そこに意識を向け、はたらきかけることで、これまでとは違う身体が体験できます。
それは、脳の中にあるプログラム、情報、地図、設定を変えることで、身体の変化を促すような作業だと言えるでしょう。
トレーニングコースの終わり近く、インストラクターに言われた言葉があります。
「今は感じられないと思うけど、あなたの胸(ハート)の中には、もっと広大な空間がある。それは、もっと大きく、もっと深い」
だから、それを見続けていきなさい、いつか感じられるようになると。
その時から、普段の生活や日々のセッション、さまざまな学びの中で、その言葉を心に留めて過ごしました。

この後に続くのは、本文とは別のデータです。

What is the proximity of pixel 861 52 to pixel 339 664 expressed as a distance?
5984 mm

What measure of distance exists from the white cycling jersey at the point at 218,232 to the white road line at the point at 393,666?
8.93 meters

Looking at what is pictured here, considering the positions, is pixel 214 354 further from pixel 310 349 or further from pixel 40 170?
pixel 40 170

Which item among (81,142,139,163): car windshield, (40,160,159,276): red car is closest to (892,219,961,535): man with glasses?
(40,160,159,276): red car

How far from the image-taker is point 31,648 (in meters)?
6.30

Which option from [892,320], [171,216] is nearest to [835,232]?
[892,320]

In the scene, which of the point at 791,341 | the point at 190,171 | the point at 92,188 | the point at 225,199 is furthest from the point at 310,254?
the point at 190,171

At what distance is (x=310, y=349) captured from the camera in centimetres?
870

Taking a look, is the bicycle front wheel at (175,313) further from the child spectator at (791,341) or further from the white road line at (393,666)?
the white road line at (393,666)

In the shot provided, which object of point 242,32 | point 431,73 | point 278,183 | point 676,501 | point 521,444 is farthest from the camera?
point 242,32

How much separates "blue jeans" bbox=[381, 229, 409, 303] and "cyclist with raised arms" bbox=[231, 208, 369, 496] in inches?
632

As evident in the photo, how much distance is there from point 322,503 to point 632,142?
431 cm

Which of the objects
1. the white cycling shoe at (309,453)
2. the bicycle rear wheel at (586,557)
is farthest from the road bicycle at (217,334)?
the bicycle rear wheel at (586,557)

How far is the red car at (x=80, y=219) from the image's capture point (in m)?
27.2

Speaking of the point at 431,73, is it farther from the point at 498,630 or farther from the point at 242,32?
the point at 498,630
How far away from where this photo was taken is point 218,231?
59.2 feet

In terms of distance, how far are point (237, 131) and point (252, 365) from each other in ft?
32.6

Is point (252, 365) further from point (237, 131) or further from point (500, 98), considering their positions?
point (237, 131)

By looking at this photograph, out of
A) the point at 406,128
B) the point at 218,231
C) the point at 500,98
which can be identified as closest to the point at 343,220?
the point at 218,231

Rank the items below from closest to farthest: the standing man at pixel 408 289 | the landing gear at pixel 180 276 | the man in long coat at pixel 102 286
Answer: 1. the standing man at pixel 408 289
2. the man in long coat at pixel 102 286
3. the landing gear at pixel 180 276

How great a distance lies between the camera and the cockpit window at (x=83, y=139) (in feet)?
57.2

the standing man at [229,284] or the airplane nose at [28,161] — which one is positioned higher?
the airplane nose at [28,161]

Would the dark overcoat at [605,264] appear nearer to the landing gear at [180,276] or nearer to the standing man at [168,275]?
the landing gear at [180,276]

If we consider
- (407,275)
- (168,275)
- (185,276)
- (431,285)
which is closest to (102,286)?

今、「本当にそうだったんだな、それが感じられるようになるんだな」と、感謝の気持ちと共に、その言葉を思い返します。
皆さんにも、当然広がっている空間です。
それに気づいていきましょう。
ささやかな感覚の違いに目を向け、それに気づき続けることが、大きな変化につながる。
そんなロルフムーブメントから学んだ視点が、僕のロルフィングセッションの核になっていると感じます。